I believe you're the only one that can see the individual rep points on your profile with the comments and all. We can only see the rep bar under your name to the left of your posts.


----------



## apbtmom76 (Nov 4, 2008)

ah ha thanks baha.


----------



## American_Pit13 (Apr 23, 2007)

bahamutt99 said:


> I believe you're the only one that can see the individual rep points on your profile with the comments and all. We can only see the rep bar under your name to the left of your posts.


To add red rep will not just show up on your bar. I don't know how much red it takes to make it show up but I have several red rep from a Colby thread lol. But never showed up because I have to much good rep that out ways it. Only shows up on my profile.


----------



## Marty (Dec 10, 2005)

Members... you can only see your red reps in your user control panel not your post 

Click on user CP at the top left of the page and scroll down


----------



## bahamutt99 (May 14, 2008)

american_pit13 said:


> To add red rep will not just show up on your bar. I don't know how much red it takes to make it show up but I have several red rep from a Colby thread lol. But never showed up because I have to much good rep that out ways it. Only shows up on my profile.


Red rep takes away a square from the rep bar. If you got nothing but red reps without any green reps, your bar would start showing red squares. If you got 10 green reps and got your rep bar way up there, but then started getting red reps, your bar would start going back down. The point that I was making to APBTmom is that we members cannot look at your profile and see the listing of your reps. We can only see your rep bar, which represents the total sum of the rep you've accumulated.


----------



## American_Pit13 (Apr 23, 2007)

bahamutt99 said:


> Red rep takes away a square from the rep bar. If you got nothing but red reps without any green reps, your bar would start showing red squares. If you got 10 green reps and got your rep bar way up there, but then started getting red reps, your bar would start going back down. The point that I was making to APBTmom is that we members cannot look at your profile and see the listing of your reps. We can only see your rep bar, which represents the total sum of the rep you've accumulated.


Yeah I know what you where saying. I was just adding why her red rep doesn't show up to us.


----------



## intensive (Apr 22, 2008)

haha i only have green, sweet. i didnt even know those were there


----------



## bullybabe (Mar 2, 2006)

I have green ones and 2 purple ones..... I am horrible at given rep points.... I will def do better.


----------

Raw items:
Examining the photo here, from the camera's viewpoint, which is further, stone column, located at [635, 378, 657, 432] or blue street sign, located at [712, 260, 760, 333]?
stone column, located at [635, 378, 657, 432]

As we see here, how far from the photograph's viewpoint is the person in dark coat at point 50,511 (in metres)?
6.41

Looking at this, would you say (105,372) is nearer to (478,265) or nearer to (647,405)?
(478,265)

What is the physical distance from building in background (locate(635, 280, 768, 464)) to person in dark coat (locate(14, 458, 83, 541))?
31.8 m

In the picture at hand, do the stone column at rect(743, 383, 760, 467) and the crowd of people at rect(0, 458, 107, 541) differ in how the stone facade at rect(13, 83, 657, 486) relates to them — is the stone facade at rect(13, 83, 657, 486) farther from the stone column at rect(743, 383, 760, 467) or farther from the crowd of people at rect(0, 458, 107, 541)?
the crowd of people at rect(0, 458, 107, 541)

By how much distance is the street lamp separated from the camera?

> _What you will do_: Write out the thread word for word from "## Marty (Dec" to "(May 14, 2008)". Rely on the thread alone for every answer.

> _Written solution_:
## Marty (Dec 10, 2005)

Members... you can only see your red reps in your user control panel not your post 

Click on user CP at the top left of the page and scroll down


----------



## bahamutt99 (May 14, 2008)